1980 yılında başlayan ekonomideki liberalleşme hareketiyle beraber Türkiye’de ekonomik krizlerin şekli de değişti.
Artık kriz ortamlarında kıtlıklar, kuyruklar, karaborsalar yok.
Döviz rezervleri azalsa da kısa sürede artabiliyor.
Ekonomik küçülmeyle beraber ithalat daralsa da , ihracat aynı hızla devam ediyor.
Son yılların krizleri, mal ve hizmet fiyatlarının artması ya da mali sektörde faizlerin fırlaması şeklinde kendini gösteriyor.
Özellikle Özal zamanından hatırladığımız kemer sıkma olayının günümüzde pek uygulanmadığını görüyoruz.
Halkın kemer sıkmasına paralel olarak ,kamu harcamalarında da zorunlu kısıtlmalara gidilirdi.
Gelelim günümüze…
Batmışız kimsenin umurunda değil, ‘’kemer sıkmak’’ , o da ne ?
Herkes cebindeki kredi kartları sayesinde gelirinden çok harcama yapıyor.
Kamu harcamaları tam gaz devam ediyor. Bunu merkezi hükümet bütçesinin sürekli her ay cari açık vermesinden görebiliyoruz.
Bir kuruş geliri olmayan öğrencinin bile cebinde limiti yüz bin lirayı aşan kredi kartları var.
Aslında bu da doğal bir süreç. Neden mi ?
Asgari ücret açlık sınırının altında kaldı.
Yoksulluk sınırı 80 bin lirayı aştı.
İnsanlar zorunlu yaşamsal ihtiyaçlar için kredi kartlarına yüklendi.
Böylece takipteki kredi kartları son iki yılda %801’lik artışla, 8,4 Milyar TL’den 75,7 Milyar TL’ye fırladı.
Bankalar ilk defa, yüz binlerce değil milyonlarca insanın peşine düştü.
Tüketici kredileri, 2023’te 24,1 Milyar TL’den %212 artışla 74,1 Milyar TL’ye,
Bireysel kredi kartları, 2023’te 8,4 Milyar TL’den %801 artışla 75,7 Milyar TL’ye
Kobi kredileri ise 2023’te 52,4 Milyar TL’den %106 artarak 108 Milyar TL’ye çıkmış oldu.

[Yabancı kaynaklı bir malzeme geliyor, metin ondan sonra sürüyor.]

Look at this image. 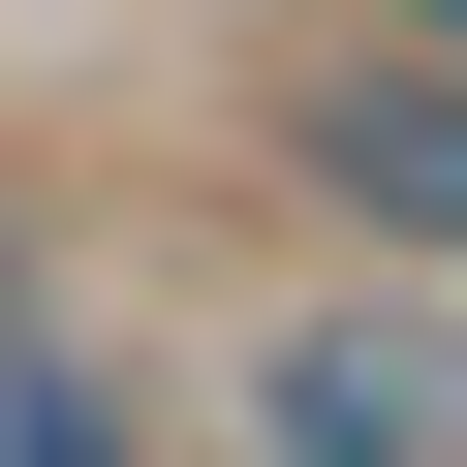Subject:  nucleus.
<instances>
[{
    "mask_svg": "<svg viewBox=\"0 0 467 467\" xmlns=\"http://www.w3.org/2000/svg\"><path fill=\"white\" fill-rule=\"evenodd\" d=\"M281 467H467V343H405V312H281Z\"/></svg>",
    "mask_w": 467,
    "mask_h": 467,
    "instance_id": "nucleus-1",
    "label": "nucleus"
},
{
    "mask_svg": "<svg viewBox=\"0 0 467 467\" xmlns=\"http://www.w3.org/2000/svg\"><path fill=\"white\" fill-rule=\"evenodd\" d=\"M312 156L405 218V250H467V94H405V63H312Z\"/></svg>",
    "mask_w": 467,
    "mask_h": 467,
    "instance_id": "nucleus-2",
    "label": "nucleus"
},
{
    "mask_svg": "<svg viewBox=\"0 0 467 467\" xmlns=\"http://www.w3.org/2000/svg\"><path fill=\"white\" fill-rule=\"evenodd\" d=\"M0 467H125V436H94V405H63V374H32V405H0Z\"/></svg>",
    "mask_w": 467,
    "mask_h": 467,
    "instance_id": "nucleus-3",
    "label": "nucleus"
}]
</instances>
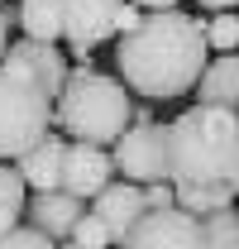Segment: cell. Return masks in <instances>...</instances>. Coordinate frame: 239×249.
I'll return each mask as SVG.
<instances>
[{
  "label": "cell",
  "mask_w": 239,
  "mask_h": 249,
  "mask_svg": "<svg viewBox=\"0 0 239 249\" xmlns=\"http://www.w3.org/2000/svg\"><path fill=\"white\" fill-rule=\"evenodd\" d=\"M206 15L187 10H144L139 24L120 34L115 67L120 87L144 101H177L196 87L206 67Z\"/></svg>",
  "instance_id": "obj_1"
},
{
  "label": "cell",
  "mask_w": 239,
  "mask_h": 249,
  "mask_svg": "<svg viewBox=\"0 0 239 249\" xmlns=\"http://www.w3.org/2000/svg\"><path fill=\"white\" fill-rule=\"evenodd\" d=\"M172 187H239V115L191 106L168 124Z\"/></svg>",
  "instance_id": "obj_2"
},
{
  "label": "cell",
  "mask_w": 239,
  "mask_h": 249,
  "mask_svg": "<svg viewBox=\"0 0 239 249\" xmlns=\"http://www.w3.org/2000/svg\"><path fill=\"white\" fill-rule=\"evenodd\" d=\"M129 110H134V96L120 87V77L96 72L91 62H77L67 67V82L53 101V134H62L67 144L110 149L129 129Z\"/></svg>",
  "instance_id": "obj_3"
},
{
  "label": "cell",
  "mask_w": 239,
  "mask_h": 249,
  "mask_svg": "<svg viewBox=\"0 0 239 249\" xmlns=\"http://www.w3.org/2000/svg\"><path fill=\"white\" fill-rule=\"evenodd\" d=\"M53 129V101L34 82L0 67V163L24 158Z\"/></svg>",
  "instance_id": "obj_4"
},
{
  "label": "cell",
  "mask_w": 239,
  "mask_h": 249,
  "mask_svg": "<svg viewBox=\"0 0 239 249\" xmlns=\"http://www.w3.org/2000/svg\"><path fill=\"white\" fill-rule=\"evenodd\" d=\"M110 168L120 182L149 187V182H168V124H129L110 144Z\"/></svg>",
  "instance_id": "obj_5"
},
{
  "label": "cell",
  "mask_w": 239,
  "mask_h": 249,
  "mask_svg": "<svg viewBox=\"0 0 239 249\" xmlns=\"http://www.w3.org/2000/svg\"><path fill=\"white\" fill-rule=\"evenodd\" d=\"M124 0H58L62 15V38H67V53L77 62H91V53L115 38V19Z\"/></svg>",
  "instance_id": "obj_6"
},
{
  "label": "cell",
  "mask_w": 239,
  "mask_h": 249,
  "mask_svg": "<svg viewBox=\"0 0 239 249\" xmlns=\"http://www.w3.org/2000/svg\"><path fill=\"white\" fill-rule=\"evenodd\" d=\"M0 67H5V72H15V77H24V82H34V87L48 96V101H58L62 82H67V53H62L58 43H34V38H15V43L5 48Z\"/></svg>",
  "instance_id": "obj_7"
},
{
  "label": "cell",
  "mask_w": 239,
  "mask_h": 249,
  "mask_svg": "<svg viewBox=\"0 0 239 249\" xmlns=\"http://www.w3.org/2000/svg\"><path fill=\"white\" fill-rule=\"evenodd\" d=\"M110 182H115L110 149H96V144H67V149H62V178H58V192H67L72 201H82V206H86L91 196H101Z\"/></svg>",
  "instance_id": "obj_8"
},
{
  "label": "cell",
  "mask_w": 239,
  "mask_h": 249,
  "mask_svg": "<svg viewBox=\"0 0 239 249\" xmlns=\"http://www.w3.org/2000/svg\"><path fill=\"white\" fill-rule=\"evenodd\" d=\"M91 216L101 220V230H105V240H110V249H124L129 245V235H134V225L144 220V192L134 182H110L101 196H91V206H86Z\"/></svg>",
  "instance_id": "obj_9"
},
{
  "label": "cell",
  "mask_w": 239,
  "mask_h": 249,
  "mask_svg": "<svg viewBox=\"0 0 239 249\" xmlns=\"http://www.w3.org/2000/svg\"><path fill=\"white\" fill-rule=\"evenodd\" d=\"M124 249H201V220L168 206V211H144Z\"/></svg>",
  "instance_id": "obj_10"
},
{
  "label": "cell",
  "mask_w": 239,
  "mask_h": 249,
  "mask_svg": "<svg viewBox=\"0 0 239 249\" xmlns=\"http://www.w3.org/2000/svg\"><path fill=\"white\" fill-rule=\"evenodd\" d=\"M82 201H72L67 192H34L29 201H24V225L38 230V235H48L53 245H62L67 235H72V225L82 220Z\"/></svg>",
  "instance_id": "obj_11"
},
{
  "label": "cell",
  "mask_w": 239,
  "mask_h": 249,
  "mask_svg": "<svg viewBox=\"0 0 239 249\" xmlns=\"http://www.w3.org/2000/svg\"><path fill=\"white\" fill-rule=\"evenodd\" d=\"M196 106H210V110H235L239 115V58L235 53H215L206 58L201 77H196Z\"/></svg>",
  "instance_id": "obj_12"
},
{
  "label": "cell",
  "mask_w": 239,
  "mask_h": 249,
  "mask_svg": "<svg viewBox=\"0 0 239 249\" xmlns=\"http://www.w3.org/2000/svg\"><path fill=\"white\" fill-rule=\"evenodd\" d=\"M62 149H67V139L62 134H43L38 144H34L24 158H15V173H19V182L24 192H58V178H62Z\"/></svg>",
  "instance_id": "obj_13"
},
{
  "label": "cell",
  "mask_w": 239,
  "mask_h": 249,
  "mask_svg": "<svg viewBox=\"0 0 239 249\" xmlns=\"http://www.w3.org/2000/svg\"><path fill=\"white\" fill-rule=\"evenodd\" d=\"M15 19H19L24 38H34V43H58L62 38L58 0H19V5H15Z\"/></svg>",
  "instance_id": "obj_14"
},
{
  "label": "cell",
  "mask_w": 239,
  "mask_h": 249,
  "mask_svg": "<svg viewBox=\"0 0 239 249\" xmlns=\"http://www.w3.org/2000/svg\"><path fill=\"white\" fill-rule=\"evenodd\" d=\"M230 201H235V187H172V206L196 216V220L220 211V206H230Z\"/></svg>",
  "instance_id": "obj_15"
},
{
  "label": "cell",
  "mask_w": 239,
  "mask_h": 249,
  "mask_svg": "<svg viewBox=\"0 0 239 249\" xmlns=\"http://www.w3.org/2000/svg\"><path fill=\"white\" fill-rule=\"evenodd\" d=\"M24 201H29V192H24V182H19V173H15L10 163H0V235L19 225Z\"/></svg>",
  "instance_id": "obj_16"
},
{
  "label": "cell",
  "mask_w": 239,
  "mask_h": 249,
  "mask_svg": "<svg viewBox=\"0 0 239 249\" xmlns=\"http://www.w3.org/2000/svg\"><path fill=\"white\" fill-rule=\"evenodd\" d=\"M201 249H239V216L235 206H220L201 216Z\"/></svg>",
  "instance_id": "obj_17"
},
{
  "label": "cell",
  "mask_w": 239,
  "mask_h": 249,
  "mask_svg": "<svg viewBox=\"0 0 239 249\" xmlns=\"http://www.w3.org/2000/svg\"><path fill=\"white\" fill-rule=\"evenodd\" d=\"M235 43H239V15L235 10L210 15L206 19V48L210 53H235Z\"/></svg>",
  "instance_id": "obj_18"
},
{
  "label": "cell",
  "mask_w": 239,
  "mask_h": 249,
  "mask_svg": "<svg viewBox=\"0 0 239 249\" xmlns=\"http://www.w3.org/2000/svg\"><path fill=\"white\" fill-rule=\"evenodd\" d=\"M67 245H77V249H110V240H105L101 220L91 216V211H82V220H77L72 235H67Z\"/></svg>",
  "instance_id": "obj_19"
},
{
  "label": "cell",
  "mask_w": 239,
  "mask_h": 249,
  "mask_svg": "<svg viewBox=\"0 0 239 249\" xmlns=\"http://www.w3.org/2000/svg\"><path fill=\"white\" fill-rule=\"evenodd\" d=\"M0 249H58L48 235H38V230H29V225H15V230H5L0 235Z\"/></svg>",
  "instance_id": "obj_20"
},
{
  "label": "cell",
  "mask_w": 239,
  "mask_h": 249,
  "mask_svg": "<svg viewBox=\"0 0 239 249\" xmlns=\"http://www.w3.org/2000/svg\"><path fill=\"white\" fill-rule=\"evenodd\" d=\"M144 192V206L149 211H168L172 206V182H149V187H139Z\"/></svg>",
  "instance_id": "obj_21"
},
{
  "label": "cell",
  "mask_w": 239,
  "mask_h": 249,
  "mask_svg": "<svg viewBox=\"0 0 239 249\" xmlns=\"http://www.w3.org/2000/svg\"><path fill=\"white\" fill-rule=\"evenodd\" d=\"M10 19H15V10H0V58L10 48Z\"/></svg>",
  "instance_id": "obj_22"
},
{
  "label": "cell",
  "mask_w": 239,
  "mask_h": 249,
  "mask_svg": "<svg viewBox=\"0 0 239 249\" xmlns=\"http://www.w3.org/2000/svg\"><path fill=\"white\" fill-rule=\"evenodd\" d=\"M129 5H139V10H177V0H129Z\"/></svg>",
  "instance_id": "obj_23"
},
{
  "label": "cell",
  "mask_w": 239,
  "mask_h": 249,
  "mask_svg": "<svg viewBox=\"0 0 239 249\" xmlns=\"http://www.w3.org/2000/svg\"><path fill=\"white\" fill-rule=\"evenodd\" d=\"M239 0H201V10H210V15H220V10H235Z\"/></svg>",
  "instance_id": "obj_24"
},
{
  "label": "cell",
  "mask_w": 239,
  "mask_h": 249,
  "mask_svg": "<svg viewBox=\"0 0 239 249\" xmlns=\"http://www.w3.org/2000/svg\"><path fill=\"white\" fill-rule=\"evenodd\" d=\"M58 249H77V245H67V240H62V245H58Z\"/></svg>",
  "instance_id": "obj_25"
}]
</instances>
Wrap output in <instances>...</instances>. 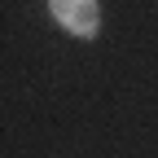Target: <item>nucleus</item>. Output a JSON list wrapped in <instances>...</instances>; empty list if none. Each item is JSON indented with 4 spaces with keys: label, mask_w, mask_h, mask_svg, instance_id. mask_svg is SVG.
<instances>
[{
    "label": "nucleus",
    "mask_w": 158,
    "mask_h": 158,
    "mask_svg": "<svg viewBox=\"0 0 158 158\" xmlns=\"http://www.w3.org/2000/svg\"><path fill=\"white\" fill-rule=\"evenodd\" d=\"M53 18L62 22L70 35H97V27H101V9H97V0H48Z\"/></svg>",
    "instance_id": "obj_1"
}]
</instances>
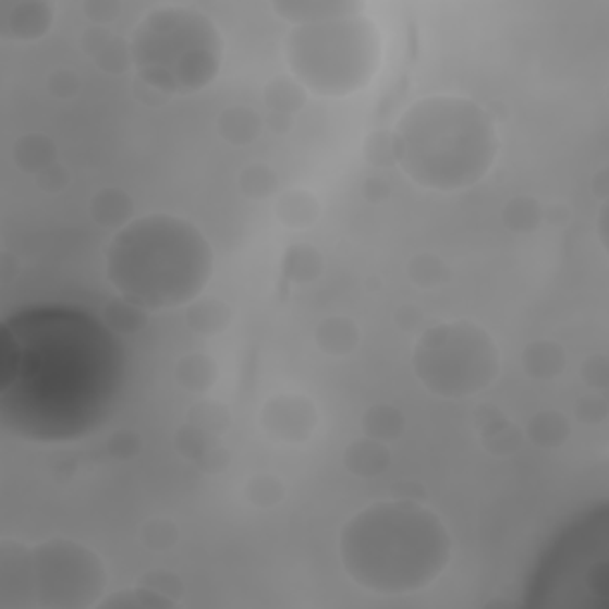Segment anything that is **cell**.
Here are the masks:
<instances>
[{
    "label": "cell",
    "instance_id": "1",
    "mask_svg": "<svg viewBox=\"0 0 609 609\" xmlns=\"http://www.w3.org/2000/svg\"><path fill=\"white\" fill-rule=\"evenodd\" d=\"M126 381L117 333L82 309L34 307L0 329V426L64 443L108 422Z\"/></svg>",
    "mask_w": 609,
    "mask_h": 609
},
{
    "label": "cell",
    "instance_id": "2",
    "mask_svg": "<svg viewBox=\"0 0 609 609\" xmlns=\"http://www.w3.org/2000/svg\"><path fill=\"white\" fill-rule=\"evenodd\" d=\"M345 576L374 595H412L429 588L452 560V536L440 516L414 498L372 502L339 534Z\"/></svg>",
    "mask_w": 609,
    "mask_h": 609
},
{
    "label": "cell",
    "instance_id": "3",
    "mask_svg": "<svg viewBox=\"0 0 609 609\" xmlns=\"http://www.w3.org/2000/svg\"><path fill=\"white\" fill-rule=\"evenodd\" d=\"M215 253L205 233L170 212L134 217L114 231L106 253V277L117 295L150 315L186 307L205 293Z\"/></svg>",
    "mask_w": 609,
    "mask_h": 609
},
{
    "label": "cell",
    "instance_id": "4",
    "mask_svg": "<svg viewBox=\"0 0 609 609\" xmlns=\"http://www.w3.org/2000/svg\"><path fill=\"white\" fill-rule=\"evenodd\" d=\"M395 165L414 186L466 191L494 170L500 141L494 117L464 96L414 100L393 129Z\"/></svg>",
    "mask_w": 609,
    "mask_h": 609
},
{
    "label": "cell",
    "instance_id": "5",
    "mask_svg": "<svg viewBox=\"0 0 609 609\" xmlns=\"http://www.w3.org/2000/svg\"><path fill=\"white\" fill-rule=\"evenodd\" d=\"M106 595L108 567L86 543L0 540V609H94Z\"/></svg>",
    "mask_w": 609,
    "mask_h": 609
},
{
    "label": "cell",
    "instance_id": "6",
    "mask_svg": "<svg viewBox=\"0 0 609 609\" xmlns=\"http://www.w3.org/2000/svg\"><path fill=\"white\" fill-rule=\"evenodd\" d=\"M132 68L165 96L200 94L219 76L224 38L200 8L167 3L150 8L129 38Z\"/></svg>",
    "mask_w": 609,
    "mask_h": 609
},
{
    "label": "cell",
    "instance_id": "7",
    "mask_svg": "<svg viewBox=\"0 0 609 609\" xmlns=\"http://www.w3.org/2000/svg\"><path fill=\"white\" fill-rule=\"evenodd\" d=\"M293 80L307 94L348 98L367 88L381 64V34L365 12L295 24L283 41Z\"/></svg>",
    "mask_w": 609,
    "mask_h": 609
},
{
    "label": "cell",
    "instance_id": "8",
    "mask_svg": "<svg viewBox=\"0 0 609 609\" xmlns=\"http://www.w3.org/2000/svg\"><path fill=\"white\" fill-rule=\"evenodd\" d=\"M540 609H609V508L581 514L555 538L528 586Z\"/></svg>",
    "mask_w": 609,
    "mask_h": 609
},
{
    "label": "cell",
    "instance_id": "9",
    "mask_svg": "<svg viewBox=\"0 0 609 609\" xmlns=\"http://www.w3.org/2000/svg\"><path fill=\"white\" fill-rule=\"evenodd\" d=\"M498 341L470 319L422 329L412 350V372L431 395L464 400L488 391L500 377Z\"/></svg>",
    "mask_w": 609,
    "mask_h": 609
},
{
    "label": "cell",
    "instance_id": "10",
    "mask_svg": "<svg viewBox=\"0 0 609 609\" xmlns=\"http://www.w3.org/2000/svg\"><path fill=\"white\" fill-rule=\"evenodd\" d=\"M257 419L265 436L283 446L309 443L319 429V410L313 398L303 393H277L267 398Z\"/></svg>",
    "mask_w": 609,
    "mask_h": 609
},
{
    "label": "cell",
    "instance_id": "11",
    "mask_svg": "<svg viewBox=\"0 0 609 609\" xmlns=\"http://www.w3.org/2000/svg\"><path fill=\"white\" fill-rule=\"evenodd\" d=\"M53 22L56 5L50 0H0V36L5 41H41Z\"/></svg>",
    "mask_w": 609,
    "mask_h": 609
},
{
    "label": "cell",
    "instance_id": "12",
    "mask_svg": "<svg viewBox=\"0 0 609 609\" xmlns=\"http://www.w3.org/2000/svg\"><path fill=\"white\" fill-rule=\"evenodd\" d=\"M307 90L297 84L293 76H277L265 86V106H267V120L265 124L271 132L283 134L289 132L293 124V117L305 108Z\"/></svg>",
    "mask_w": 609,
    "mask_h": 609
},
{
    "label": "cell",
    "instance_id": "13",
    "mask_svg": "<svg viewBox=\"0 0 609 609\" xmlns=\"http://www.w3.org/2000/svg\"><path fill=\"white\" fill-rule=\"evenodd\" d=\"M279 17L295 24H313L324 20H336V17H348L365 12V5L357 0H279L271 5Z\"/></svg>",
    "mask_w": 609,
    "mask_h": 609
},
{
    "label": "cell",
    "instance_id": "14",
    "mask_svg": "<svg viewBox=\"0 0 609 609\" xmlns=\"http://www.w3.org/2000/svg\"><path fill=\"white\" fill-rule=\"evenodd\" d=\"M82 48L100 70H106L110 74H120L132 68V50H129V41H120V36H112L108 27L86 29L82 34Z\"/></svg>",
    "mask_w": 609,
    "mask_h": 609
},
{
    "label": "cell",
    "instance_id": "15",
    "mask_svg": "<svg viewBox=\"0 0 609 609\" xmlns=\"http://www.w3.org/2000/svg\"><path fill=\"white\" fill-rule=\"evenodd\" d=\"M315 343L324 355L329 357H350L362 343V329L355 319L343 315H331L321 319L315 329Z\"/></svg>",
    "mask_w": 609,
    "mask_h": 609
},
{
    "label": "cell",
    "instance_id": "16",
    "mask_svg": "<svg viewBox=\"0 0 609 609\" xmlns=\"http://www.w3.org/2000/svg\"><path fill=\"white\" fill-rule=\"evenodd\" d=\"M343 464L357 478H377L391 466V446L369 436L355 438L343 452Z\"/></svg>",
    "mask_w": 609,
    "mask_h": 609
},
{
    "label": "cell",
    "instance_id": "17",
    "mask_svg": "<svg viewBox=\"0 0 609 609\" xmlns=\"http://www.w3.org/2000/svg\"><path fill=\"white\" fill-rule=\"evenodd\" d=\"M567 350L550 339H540L528 343L522 353V367L531 379L536 381H555L567 369Z\"/></svg>",
    "mask_w": 609,
    "mask_h": 609
},
{
    "label": "cell",
    "instance_id": "18",
    "mask_svg": "<svg viewBox=\"0 0 609 609\" xmlns=\"http://www.w3.org/2000/svg\"><path fill=\"white\" fill-rule=\"evenodd\" d=\"M233 313L222 297H196L191 305H186V321L193 333L203 336V339H215V336L224 333L231 327Z\"/></svg>",
    "mask_w": 609,
    "mask_h": 609
},
{
    "label": "cell",
    "instance_id": "19",
    "mask_svg": "<svg viewBox=\"0 0 609 609\" xmlns=\"http://www.w3.org/2000/svg\"><path fill=\"white\" fill-rule=\"evenodd\" d=\"M88 212L98 227L120 231L134 219V200L122 188H100L90 198Z\"/></svg>",
    "mask_w": 609,
    "mask_h": 609
},
{
    "label": "cell",
    "instance_id": "20",
    "mask_svg": "<svg viewBox=\"0 0 609 609\" xmlns=\"http://www.w3.org/2000/svg\"><path fill=\"white\" fill-rule=\"evenodd\" d=\"M275 212L281 227L293 231H305L317 224V219L321 215V203L313 191L293 188L279 198Z\"/></svg>",
    "mask_w": 609,
    "mask_h": 609
},
{
    "label": "cell",
    "instance_id": "21",
    "mask_svg": "<svg viewBox=\"0 0 609 609\" xmlns=\"http://www.w3.org/2000/svg\"><path fill=\"white\" fill-rule=\"evenodd\" d=\"M265 120L248 106H231L217 120V132L231 146H251L260 138Z\"/></svg>",
    "mask_w": 609,
    "mask_h": 609
},
{
    "label": "cell",
    "instance_id": "22",
    "mask_svg": "<svg viewBox=\"0 0 609 609\" xmlns=\"http://www.w3.org/2000/svg\"><path fill=\"white\" fill-rule=\"evenodd\" d=\"M174 379L184 391L193 395H205L210 393L215 383L219 381V367L210 355L188 353L176 362Z\"/></svg>",
    "mask_w": 609,
    "mask_h": 609
},
{
    "label": "cell",
    "instance_id": "23",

İyi olan, geçmiş yıllarda olduğu gibi karaborsa olayı yok.
İhtiyacınız olan her şeye ulaşmakta da bir sıkıntı yok.
Artık ne devlet kemer sıkıyor, ne vatandaş…
Devlet de millet de gelirinden fazla harcıyor.
Tek sıkıntı ise bankaların vatandaşın peşine düşmesi.
Görünen tabloda kemer sıkma dönemi bitmiş, beli düşük pantolon giyme dönemi başlamış.